Raburn is pioneering some manufacturing techniques as well. For instance, he is getting rid of most of the riveting that joins together the panels of the body and wings. Instead he's using a new process called friction-stir welding. In this technique, a pin rotates at high speeds against an aluminum surface, heating it through friction until the metal becomes almost plasticlike at the seam where the panels are joined. When the seam cools, it fuses into a single piece of metal. The process is faster and stronger than traditional welding, and Eclipse received FAA approval for it this summer. In another hangar, I saw a friction-stir-welded barrel that had undergone testing to see if it could withstand 250,000 cycles of pressurization and depressurization -- more than 12 times the number of takeoffs and landings a typical plane goes through in its lifetime. The barrel had withstood 472,000 pressurization cycles, and was just beginning to show signs of cracking.

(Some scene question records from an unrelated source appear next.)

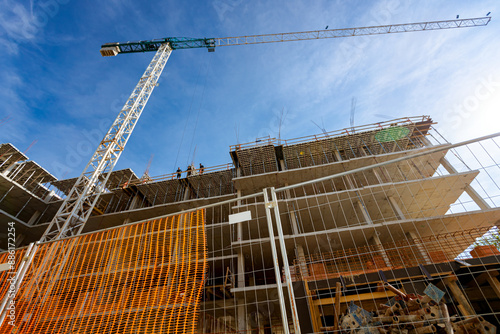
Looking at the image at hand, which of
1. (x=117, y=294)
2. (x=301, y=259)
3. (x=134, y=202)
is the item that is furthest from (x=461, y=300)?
(x=134, y=202)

If early orders are any indication, Eclipse will need all the help it can get from new technologies to meet demand. The factory will gear up to its full capacity of about 1,500 planes a year by 2007, but Eclipse has already sold every plane it plans to build between 2004 and the second quarter of 2006. That, plus other commitments further into the future, represent well north of $1 billion in orders. Many of the buyers are private pilots, but Raburn estimates that about two-thirds are people who want to set up air limo services. (Buyers have to put down an initial deposit of $100,000.)
Raburn's not out of the woods just yet, though. He figures he still needs another $65 million (on top of the $238 million raised so far) to get through FAA certification and to start production. But if he does make it, we may all be flying in air limos one day.
Good grief!
I wonder if this thing will crash as often as MS Windows?
Does this mean that when it crashes it only hits Baby Milk factories and tents with camels?
If they go the "sky taxi" or time-sharing (NetJet) route, the per person price would be huge as a lot of infrastructure would be necessary to support the 5-6 passengers per plane.
No, the average business person is going to keep flying on mainlines for a few more decades.
Pretty cool. Your very own chopper at the same price as a luxury SUV. Some day, some day.......
Taking only four or five percent of the airline's highest paying passengers could prevent the airlines from ever regaining profitability with their current model. If that happens, they'll all follow Eastern, PanAm, USAir, et. al. into oblivion, leaving only the newest, most nimble competitors such as Southwest.
If the operating cost of the air limo is $1/mile, that's $167 each. Even if it's $200 for a ticket, and maybe $250, some will pay if only to save wear and tear of 10-15 hours on the road. AND - I'm home all day Sunday, resting for the work week, and not driving. Not too far-fetched in my opinion.